__DATA FOR THIS TASK__.
◆ ◆ ◆ ◆ ◆ ◆ ◆

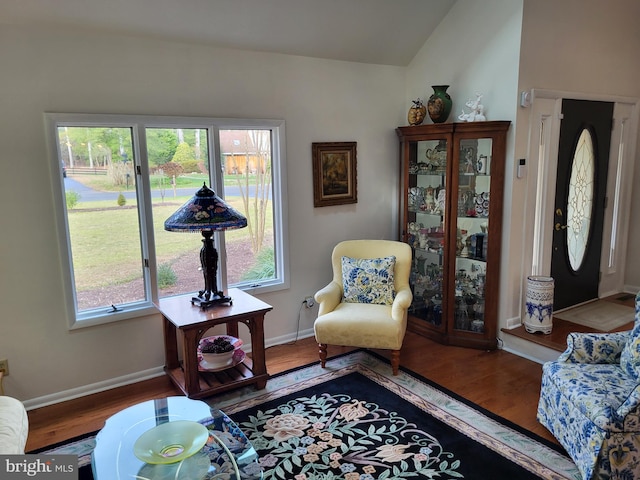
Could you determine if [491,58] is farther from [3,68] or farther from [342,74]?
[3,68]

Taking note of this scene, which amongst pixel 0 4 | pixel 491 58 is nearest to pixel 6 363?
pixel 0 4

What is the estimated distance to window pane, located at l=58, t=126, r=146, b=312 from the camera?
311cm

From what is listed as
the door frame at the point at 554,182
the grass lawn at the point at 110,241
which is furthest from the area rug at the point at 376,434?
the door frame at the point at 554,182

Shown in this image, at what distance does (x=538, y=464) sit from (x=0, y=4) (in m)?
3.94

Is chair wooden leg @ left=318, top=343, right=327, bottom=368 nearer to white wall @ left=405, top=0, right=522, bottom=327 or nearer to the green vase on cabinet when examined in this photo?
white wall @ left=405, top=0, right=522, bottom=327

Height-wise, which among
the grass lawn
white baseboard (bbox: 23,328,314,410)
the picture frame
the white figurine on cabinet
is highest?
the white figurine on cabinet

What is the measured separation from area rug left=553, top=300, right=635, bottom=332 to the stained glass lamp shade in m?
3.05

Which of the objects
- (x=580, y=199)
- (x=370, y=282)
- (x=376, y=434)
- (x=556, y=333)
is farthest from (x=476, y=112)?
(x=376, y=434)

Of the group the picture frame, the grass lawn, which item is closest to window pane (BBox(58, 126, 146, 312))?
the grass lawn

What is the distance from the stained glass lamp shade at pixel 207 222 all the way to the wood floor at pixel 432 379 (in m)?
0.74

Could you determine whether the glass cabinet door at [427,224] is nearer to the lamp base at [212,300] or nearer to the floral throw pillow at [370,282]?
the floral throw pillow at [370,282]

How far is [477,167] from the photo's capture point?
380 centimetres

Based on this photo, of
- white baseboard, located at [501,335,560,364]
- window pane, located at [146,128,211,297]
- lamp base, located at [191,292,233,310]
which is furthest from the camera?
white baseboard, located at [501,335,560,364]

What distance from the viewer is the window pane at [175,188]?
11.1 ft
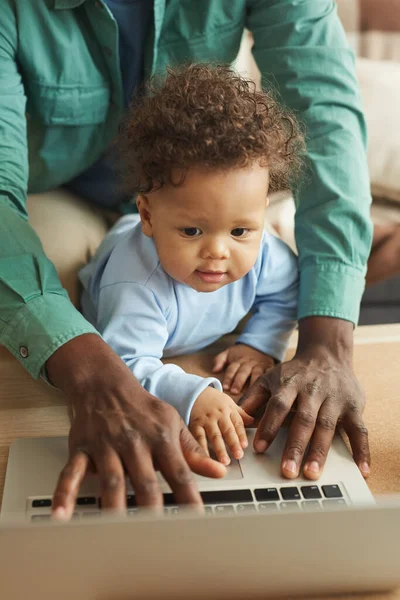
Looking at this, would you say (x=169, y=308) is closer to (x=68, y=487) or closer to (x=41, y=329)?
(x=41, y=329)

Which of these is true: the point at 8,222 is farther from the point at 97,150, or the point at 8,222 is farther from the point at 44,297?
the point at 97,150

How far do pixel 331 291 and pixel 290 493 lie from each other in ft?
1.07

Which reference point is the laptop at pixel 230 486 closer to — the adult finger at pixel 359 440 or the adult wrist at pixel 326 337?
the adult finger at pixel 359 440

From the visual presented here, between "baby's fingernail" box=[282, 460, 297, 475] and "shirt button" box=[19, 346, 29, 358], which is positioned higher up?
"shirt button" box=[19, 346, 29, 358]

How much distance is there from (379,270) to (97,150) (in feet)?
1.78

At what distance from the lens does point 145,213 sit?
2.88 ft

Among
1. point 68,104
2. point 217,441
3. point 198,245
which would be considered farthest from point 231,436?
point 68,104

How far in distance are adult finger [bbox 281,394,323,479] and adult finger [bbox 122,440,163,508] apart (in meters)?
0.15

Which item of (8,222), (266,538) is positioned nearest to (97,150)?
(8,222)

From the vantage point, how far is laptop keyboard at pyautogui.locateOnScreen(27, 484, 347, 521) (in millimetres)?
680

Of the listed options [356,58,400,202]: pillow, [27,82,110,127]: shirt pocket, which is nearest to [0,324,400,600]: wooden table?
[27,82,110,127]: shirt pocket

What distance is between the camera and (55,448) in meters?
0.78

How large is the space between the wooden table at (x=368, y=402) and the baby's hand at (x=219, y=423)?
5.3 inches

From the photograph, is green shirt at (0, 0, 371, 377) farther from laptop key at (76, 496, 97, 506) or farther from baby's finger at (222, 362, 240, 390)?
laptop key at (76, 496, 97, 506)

◆ ◆ ◆ ◆ ◆ ◆ ◆

Write out the records above exactly as they stand, leaving out every picture.

Could you determine if [491,58] is farther from [3,68] or farther from [342,74]?
[3,68]

Taking note of this scene, which amongst pixel 0 4 | pixel 491 58 is nearest to pixel 6 363?
pixel 0 4

What is the estimated distance to window pane, located at l=58, t=126, r=146, b=312 from the camera?
311cm

From what is listed as
the door frame at the point at 554,182
the grass lawn at the point at 110,241
which is furthest from the area rug at the point at 376,434?
the door frame at the point at 554,182

Shown in this image, at what distance does (x=538, y=464) sit from (x=0, y=4) (in m)?
3.94

Is chair wooden leg @ left=318, top=343, right=327, bottom=368 nearer to white wall @ left=405, top=0, right=522, bottom=327 or nearer to the green vase on cabinet when examined in this photo?
white wall @ left=405, top=0, right=522, bottom=327

Height-wise, which among
the grass lawn
white baseboard (bbox: 23,328,314,410)
the picture frame
the white figurine on cabinet
is highest?
the white figurine on cabinet

What is the measured separation from area rug left=553, top=300, right=635, bottom=332 to the stained glass lamp shade in m?
3.05

Which of the objects
- (x=580, y=199)
- (x=370, y=282)
- (x=376, y=434)
- (x=556, y=333)
is farthest from (x=476, y=112)?
(x=376, y=434)

Of the group the picture frame, the grass lawn, which item is closest to window pane (BBox(58, 126, 146, 312))?
the grass lawn

What is the distance from the stained glass lamp shade at pixel 207 222 all the way to the wood floor at pixel 432 379 (in m)?
0.74

Could you determine whether the glass cabinet door at [427,224] is nearer to the lamp base at [212,300] or nearer to the floral throw pillow at [370,282]?
the floral throw pillow at [370,282]

How far is [477,167] from the photo's capture point?
380 centimetres

Based on this photo, of
- white baseboard, located at [501,335,560,364]
- window pane, located at [146,128,211,297]
- lamp base, located at [191,292,233,310]
which is furthest from the camera?
white baseboard, located at [501,335,560,364]

What distance from the viewer is the window pane at [175,188]?
11.1 ft
Looking at this, would you say (x=169, y=308) is closer to (x=68, y=487) or closer to (x=41, y=329)?
(x=41, y=329)

Which of these is true: the point at 8,222 is farther from the point at 97,150, or the point at 8,222 is farther from the point at 44,297?
the point at 97,150

How far do pixel 331 291 and pixel 290 493 lie from each other in ft?
1.07

Which reference point is the laptop at pixel 230 486 closer to — the adult finger at pixel 359 440 or the adult wrist at pixel 326 337?
the adult finger at pixel 359 440

From the visual presented here, between "baby's fingernail" box=[282, 460, 297, 475] and "shirt button" box=[19, 346, 29, 358], which is positioned higher up?
"shirt button" box=[19, 346, 29, 358]

How much distance is there from (379,270) to (97,150) (in feet)?
1.78

At what distance from the lens does point 145,213 sit?
2.88 ft

Among
1. point 68,104
2. point 217,441
3. point 198,245
which would be considered farthest from point 231,436?
point 68,104

How far in distance are adult finger [bbox 281,394,323,479] and adult finger [bbox 122,440,163,508] apart (in meters)?
0.15

Which item of (8,222), (266,538) is positioned nearest to (97,150)?
(8,222)

From the vantage point, how far is laptop keyboard at pyautogui.locateOnScreen(27, 484, 347, 521) (in millimetres)?
680

Of the listed options [356,58,400,202]: pillow, [27,82,110,127]: shirt pocket, which is nearest to [0,324,400,600]: wooden table?
[27,82,110,127]: shirt pocket

What distance is between the camera and (55,448) in meters?
0.78

How large is the space between the wooden table at (x=368, y=402) and the baby's hand at (x=219, y=423)?
5.3 inches

From the photograph, is green shirt at (0, 0, 371, 377) farther from laptop key at (76, 496, 97, 506) or farther from baby's finger at (222, 362, 240, 390)?
laptop key at (76, 496, 97, 506)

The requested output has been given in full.